# Document extract
——————————

SSL Fun_Def.thy

(*  Title:      HOL/Fun_Def.thy
  Author: Alexander Krauss, TU Muenchen
*)

section ‹Function Definitions and Termination Proofs›

theory Fun_Def
  imports Basic_BNF_LFPs Partial_Function SAT
  keywords
    "function" "termination" :: thy_goal_defn and
    "fun" "fun_cases" :: thy_defn
begin

subsection ‹Definitions with default value›

definition THE_default :: "'a ==> ('a ==> bool) ==> 'a"
  where "THE_default d P = (if (∃!x. P x) then (THE x. P x) else d)"

lemma THE_defaultI': "∃!x. P x ==> P (THE_default d P)"
  by (simp add: theI' THE_default_def)

lemma THE_default1_equality: "∃!x. P x ==> P a ==> THE_default d P = a"

——————————

# Stored data
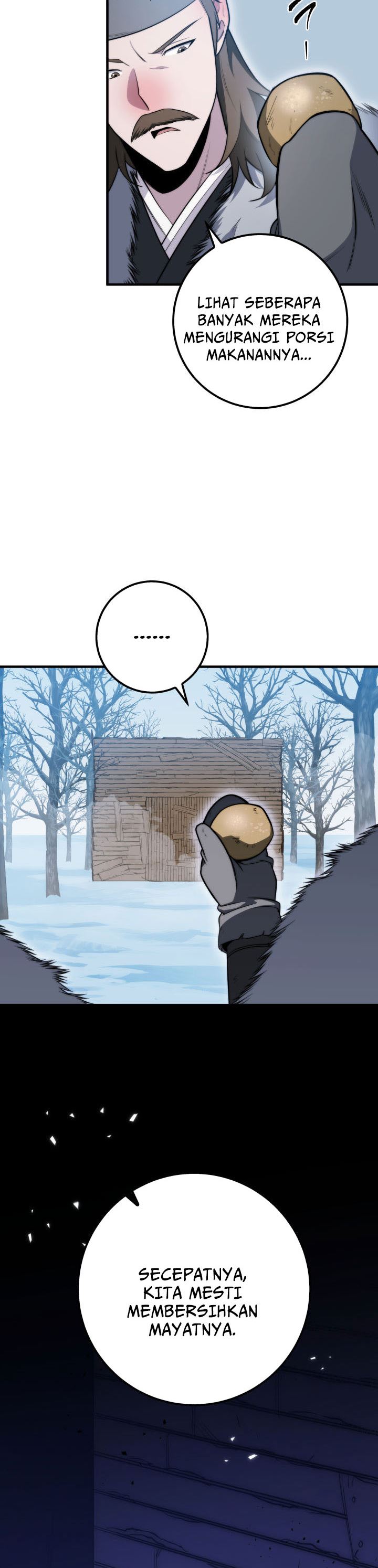Heavenly Inquisition Sword Chapter 04 Gambar 5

——————————

# Things to do
**a.** List every keyword that the Fun_Def theory file declares in its header.
**b.** Resume the Fun_Def theory file from its final line and carry it onward.

# Task answers
**a.** "function", "termination", "fun", "fun_cases"

**b.**
  by (simp add: the1_equality THE_default_def)

lemma THE_default_none: "¬ (∃!x. P x) ==> THE_default d P = d"
  by (simp add: THE_default_def)


lemma fundef_ex1_existence:
  assumes f_def: "f ≡ (λx::'a. THE_default (d x) (λy. G x y))"
  assumes ex1: "∃!y. G x y"
  shows "G x (f x)"
  apply (simp only: f_def)
  apply (rule THE_defaultI')
  apply (rule ex1)
  done

lemma fundef_ex1_uniqueness:
  assumes f_def: "f ≡ (λx::'a. THE_default (d x) (λy. G x y))"
  assumes ex1: "∃!y. G x y"
  assumes elm: "G x (h x)"
  shows "h x = f x"
  by (auto simp add: f_def ex1 elm THE_default1_equality[symmetric])

lemma fundef_ex1_iff:
  assumes f_def: "f ≡ (λx::'a. THE_default (d x) (λy. G x y))"
  assumes ex1: "∃!y. G x y"
  shows "(G x y) = (f x = y)"
  by (auto simp add: ex1 f_def THE_default1_equality THE_defaultI')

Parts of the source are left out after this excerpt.